Work instructions ▸
Your answer should consist only of the lines from the line containing "genus: Eudorcas" through the last line below, each repeated exactly.

Given records ▸
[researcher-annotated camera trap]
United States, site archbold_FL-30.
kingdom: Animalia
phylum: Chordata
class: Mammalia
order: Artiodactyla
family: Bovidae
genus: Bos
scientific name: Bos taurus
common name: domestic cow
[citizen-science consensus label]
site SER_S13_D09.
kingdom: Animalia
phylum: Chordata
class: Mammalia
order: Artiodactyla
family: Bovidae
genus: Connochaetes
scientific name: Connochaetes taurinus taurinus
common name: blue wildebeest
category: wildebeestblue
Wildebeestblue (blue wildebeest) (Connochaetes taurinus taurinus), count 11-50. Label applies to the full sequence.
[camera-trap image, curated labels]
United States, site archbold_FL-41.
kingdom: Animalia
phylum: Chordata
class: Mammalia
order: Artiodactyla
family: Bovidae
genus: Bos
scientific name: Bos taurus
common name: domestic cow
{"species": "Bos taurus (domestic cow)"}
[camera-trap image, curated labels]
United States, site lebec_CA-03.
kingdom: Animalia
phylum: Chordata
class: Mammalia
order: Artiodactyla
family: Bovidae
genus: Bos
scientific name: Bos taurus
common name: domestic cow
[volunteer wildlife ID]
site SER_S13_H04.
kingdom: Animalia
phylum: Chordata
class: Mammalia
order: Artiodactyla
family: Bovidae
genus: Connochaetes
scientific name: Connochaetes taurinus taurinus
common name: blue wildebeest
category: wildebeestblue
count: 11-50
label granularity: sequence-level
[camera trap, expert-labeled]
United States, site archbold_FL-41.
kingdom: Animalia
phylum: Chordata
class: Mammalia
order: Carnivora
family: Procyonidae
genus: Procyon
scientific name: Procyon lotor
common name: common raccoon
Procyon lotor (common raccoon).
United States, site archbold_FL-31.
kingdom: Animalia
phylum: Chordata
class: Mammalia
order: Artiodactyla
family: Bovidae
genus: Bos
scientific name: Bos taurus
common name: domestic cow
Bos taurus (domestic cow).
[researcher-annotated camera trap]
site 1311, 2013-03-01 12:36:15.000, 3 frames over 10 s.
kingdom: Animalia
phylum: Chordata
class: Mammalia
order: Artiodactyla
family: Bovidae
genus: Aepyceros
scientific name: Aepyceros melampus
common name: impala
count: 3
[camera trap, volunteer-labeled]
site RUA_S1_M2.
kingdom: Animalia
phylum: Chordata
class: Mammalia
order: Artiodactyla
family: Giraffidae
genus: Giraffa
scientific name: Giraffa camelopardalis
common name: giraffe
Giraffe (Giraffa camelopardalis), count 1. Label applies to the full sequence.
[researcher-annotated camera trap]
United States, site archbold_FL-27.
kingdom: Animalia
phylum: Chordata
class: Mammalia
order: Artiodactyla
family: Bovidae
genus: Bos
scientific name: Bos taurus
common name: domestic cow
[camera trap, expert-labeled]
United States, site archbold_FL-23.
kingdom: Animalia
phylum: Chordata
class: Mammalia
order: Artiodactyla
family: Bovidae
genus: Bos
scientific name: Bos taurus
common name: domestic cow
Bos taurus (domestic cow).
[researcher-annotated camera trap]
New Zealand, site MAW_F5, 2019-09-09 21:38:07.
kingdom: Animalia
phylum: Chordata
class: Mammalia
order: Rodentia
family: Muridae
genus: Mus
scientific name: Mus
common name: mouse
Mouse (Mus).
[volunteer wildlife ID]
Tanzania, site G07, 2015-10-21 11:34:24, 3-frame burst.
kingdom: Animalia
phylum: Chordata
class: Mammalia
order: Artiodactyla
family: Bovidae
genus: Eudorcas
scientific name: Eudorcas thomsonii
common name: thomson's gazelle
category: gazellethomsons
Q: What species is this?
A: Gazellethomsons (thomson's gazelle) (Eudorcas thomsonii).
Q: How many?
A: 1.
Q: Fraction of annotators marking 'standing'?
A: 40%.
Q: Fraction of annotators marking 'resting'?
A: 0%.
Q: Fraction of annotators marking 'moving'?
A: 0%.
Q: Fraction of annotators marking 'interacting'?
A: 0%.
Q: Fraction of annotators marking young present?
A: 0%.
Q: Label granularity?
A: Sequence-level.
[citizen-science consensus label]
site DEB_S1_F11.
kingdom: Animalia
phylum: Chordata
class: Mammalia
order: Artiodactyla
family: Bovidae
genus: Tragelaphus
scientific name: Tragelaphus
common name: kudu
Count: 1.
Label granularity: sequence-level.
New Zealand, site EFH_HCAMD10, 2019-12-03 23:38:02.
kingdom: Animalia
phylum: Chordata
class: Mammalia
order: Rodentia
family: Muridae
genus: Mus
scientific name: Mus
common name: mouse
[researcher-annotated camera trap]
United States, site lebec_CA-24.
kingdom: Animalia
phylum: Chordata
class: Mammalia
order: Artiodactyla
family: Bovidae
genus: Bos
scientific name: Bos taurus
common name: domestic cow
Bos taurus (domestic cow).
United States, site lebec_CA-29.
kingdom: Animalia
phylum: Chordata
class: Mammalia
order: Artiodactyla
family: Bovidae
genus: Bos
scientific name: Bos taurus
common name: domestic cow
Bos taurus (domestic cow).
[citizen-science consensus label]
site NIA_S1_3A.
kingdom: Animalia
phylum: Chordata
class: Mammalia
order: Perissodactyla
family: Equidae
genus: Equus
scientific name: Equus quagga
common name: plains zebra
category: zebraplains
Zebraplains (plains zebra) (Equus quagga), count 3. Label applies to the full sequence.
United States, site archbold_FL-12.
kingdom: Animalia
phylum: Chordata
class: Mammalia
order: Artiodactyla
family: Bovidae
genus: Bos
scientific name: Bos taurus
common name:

Solved problem ▸
genus: Eudorcas
scientific name: Eudorcas thomsonii
common name: thomson's gazelle
category: gazellethomsons
Q: What species is this?
A: Gazellethomsons (thomson's gazelle) (Eudorcas thomsonii).
Q: How many?
A: 1.
Q: Fraction of annotators marking 'standing'?
A: 40%.
Q: Fraction of annotators marking 'resting'?
A: 0%.
Q: Fraction of annotators marking 'moving'?
A: 0%.
Q: Fraction of annotators marking 'interacting'?
A: 0%.
Q: Fraction of annotators marking young present?
A: 0%.
Q: Label granularity?
A: Sequence-level.
[citizen-science consensus label]
site DEB_S1_F11.
kingdom: Animalia
phylum: Chordata
class: Mammalia
order: Artiodactyla
family: Bovidae
genus: Tragelaphus
scientific name: Tragelaphus
common name: kudu
Count: 1.
Label granularity: sequence-level.
New Zealand, site EFH_HCAMD10, 2019-12-03 23:38:02.
kingdom: Animalia
phylum: Chordata
class: Mammalia
order: Rodentia
family: Muridae
genus: Mus
scientific name: Mus
common name: mouse
[researcher-annotated camera trap]
United States, site lebec_CA-24.
kingdom: Animalia
phylum: Chordata
class: Mammalia
order: Artiodactyla
family: Bovidae
genus: Bos
scientific name: Bos taurus
common name: domestic cow
Bos taurus (domestic cow).
United States, site lebec_CA-29.
kingdom: Animalia
phylum: Chordata
class: Mammalia
order: Artiodactyla
family: Bovidae
genus: Bos
scientific name: Bos taurus
common name: domestic cow
Bos taurus (domestic cow).
[citizen-science consensus label]
site NIA_S1_3A.
kingdom: Animalia
phylum: Chordata
class: Mammalia
order: Perissodactyla
family: Equidae
genus: Equus
scientific name: Equus quagga
common name: plains zebra
category: zebraplains
Zebraplains (plains zebra) (Equus quagga), count 3. Label applies to the full sequence.
United States, site archbold_FL-12.
kingdom: Animalia
phylum: Chordata
class: Mammalia
order: Artiodactyla
family: Bovidae
genus: Bos
scientific name: Bos taurus
common name:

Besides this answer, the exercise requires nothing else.